Toujours en Italie on le retrouve une fois encore auprès de Lino capolicchio dans un autre thriller, l'étrange Le tue mani sul mio corpo / Tes mains sur mon corps de Brunello Rondi. Il est l'amant de Colette Descombes avec qui il partage une jolie scène d'amour. Il décroche
ensuite un petit rôle dans le kitchissime mais amusant sex mondo de Fabio De Agostini, Belle donne / Erotikon, celui du petit ami de Paola Tedesco.
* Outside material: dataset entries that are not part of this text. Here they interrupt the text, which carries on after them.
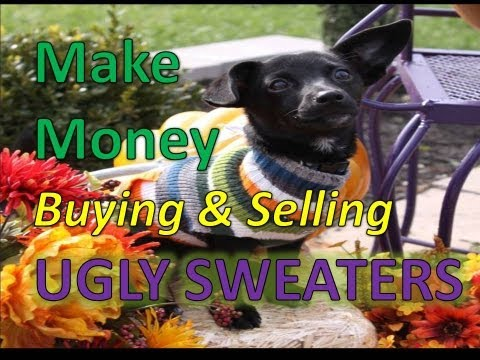 The Clothing Classroom : Make Money Selling Ugly Sweaters – Episode 6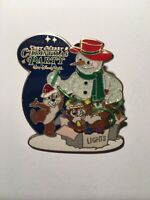 Disney Mickey Very Merry Christmas Party 2006 Chip And Dale Pin RARE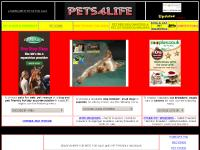 PET RESCUES/CHARITIES &, PET SITTERS/DOG WALKERS, DOG & CAT PET INSURANCE, COMPETITIONS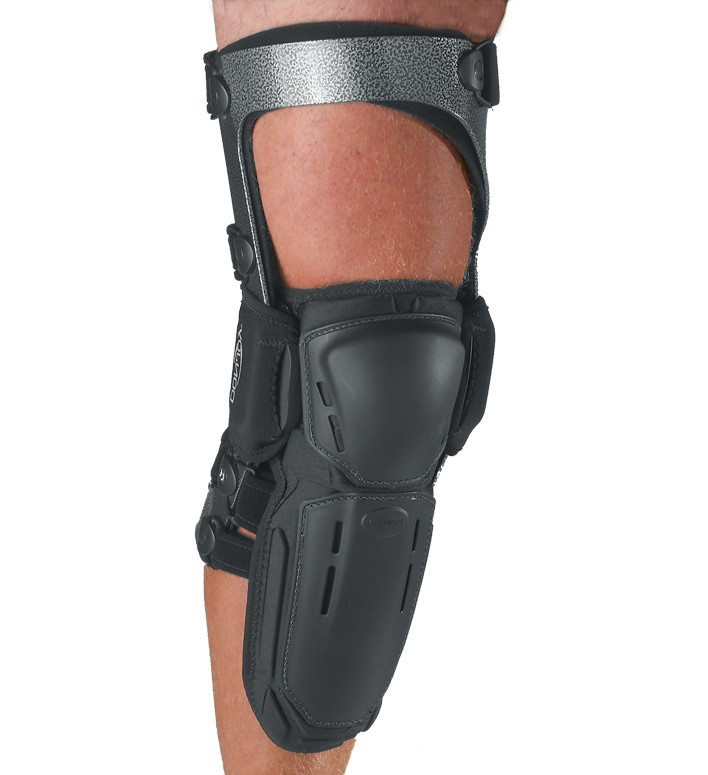 donjoy-impact-guard-knee-and-shin-protector
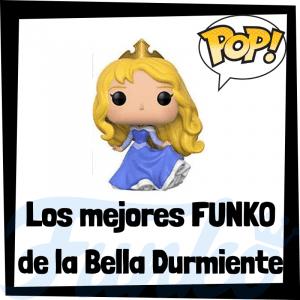 Los mejores FUNKO POP de personajes de la Bella Durmiente y Maléfica - Funko POP de películas de Disney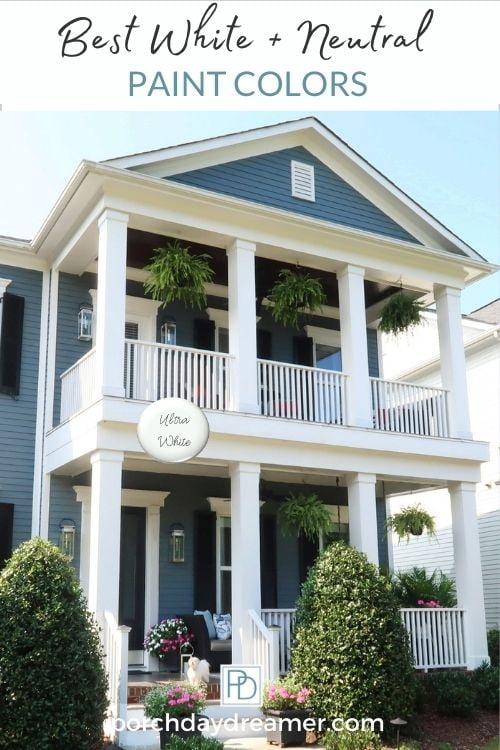 valspar-ultra-white-best-exterior-paint-color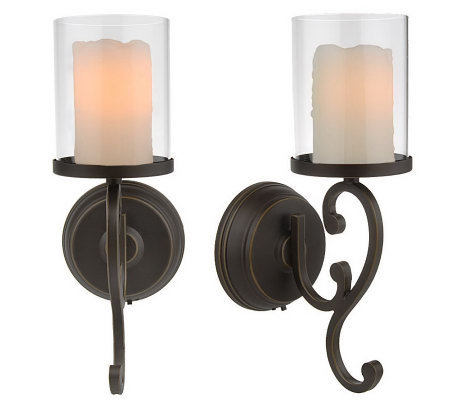 CandleImpressio Set of 2 Flameless Wall Sconces with Timer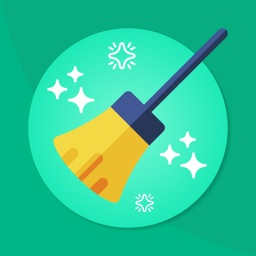 iCleaner - Phone Clean Master
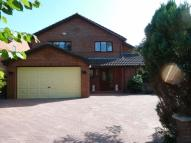 4 bedroom Detached house in Lower Park Road...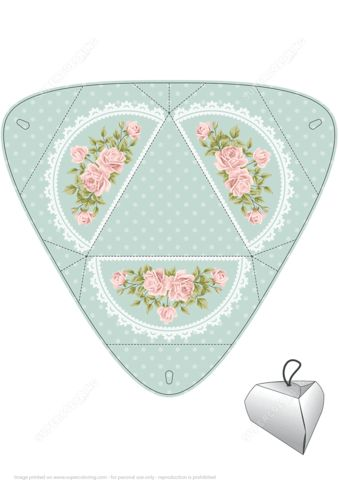Handmade Gift Box Template with Roses | Free Printable Papercraft ...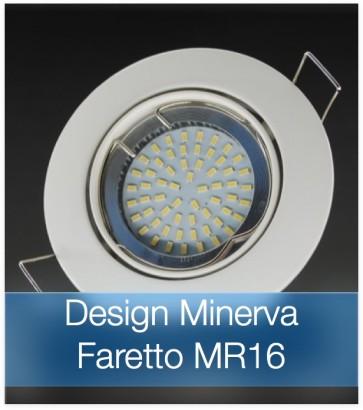 Corpo Faretto Bianco con Faretto MR16 7.5W - Design MINERVA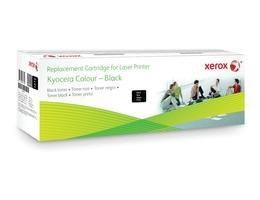 Xerox Toner Xerox 003R99744 | black | 6000 | Kyocera TK17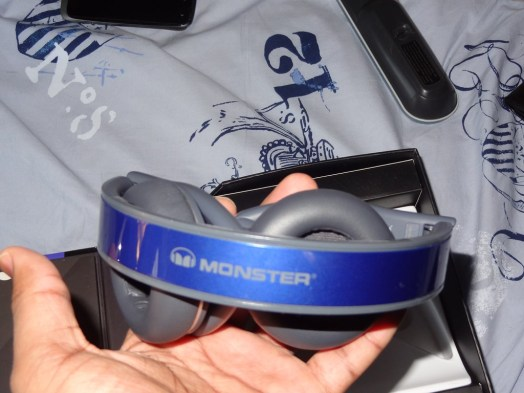 Monster Products - Monster DNA - Headphones - Review - G Style Magazine headband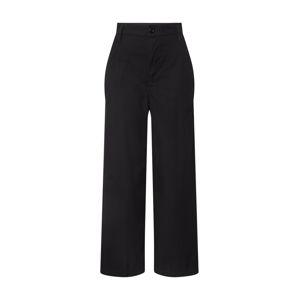 G-Star RAW Chino kalhoty 'Vitrif'  černá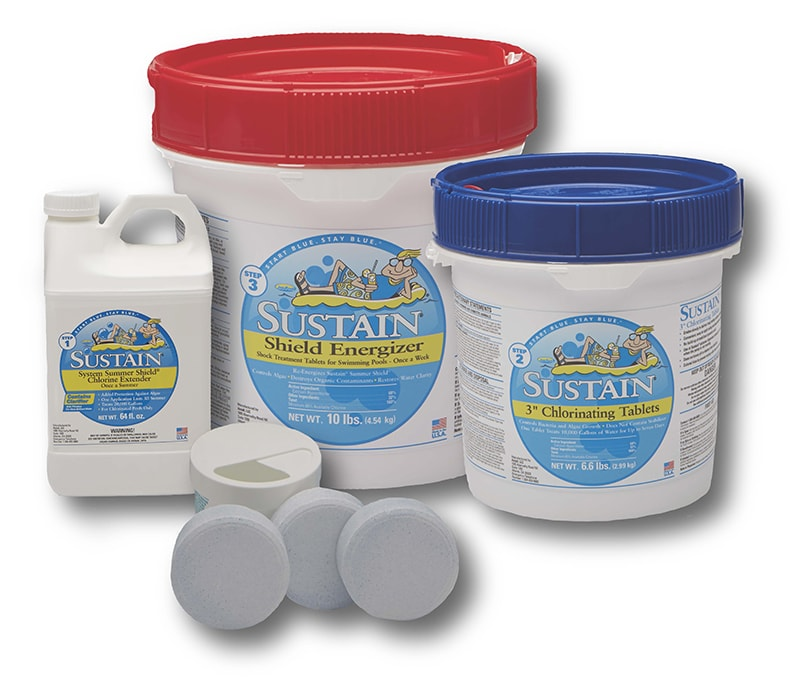 Sustain Pool Products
Il fait son retour en France le temps d'un film, celui de Eric Le Hung, Delphine, une oeuvre contestataire comme il s'en faisait beaucoup alors dans laquelle il donne la réplique à Dany Carrel et Maurice Ronet. En 1970 on le voit au générique d'une comédie italo-américaine foldingue de Rod Amateau écrite par Woody Allen, Pussycat, pussycat I love you dans laquelle il côtoie Joyce Van Patten, Ian McShane, John Gavin et Beba Loncar. Daniël va ensuite s'octroyer une pause et retourner à ses premières amours, le théâtre. Il faudra attendre cinq ans pour qu'on puisse le revoir au grand écran dans la comédie Occhio alla vedova! de Sergio Pastore. Il y est un des amants de la veuve du titre, la pulpeuse Giovanna Lenzi. Ce sera son ultime prestation cinématographique. Après quelques dix années passées à monter sur les planches et tourner tant pour la télévision que le cinéma Daniël, arrivé à la trentaine, semble avoir mis un terme à sa carrière de comédien avant de s'évaporer. On perd en effet définitivement sa trace en ce milieu d'années 70.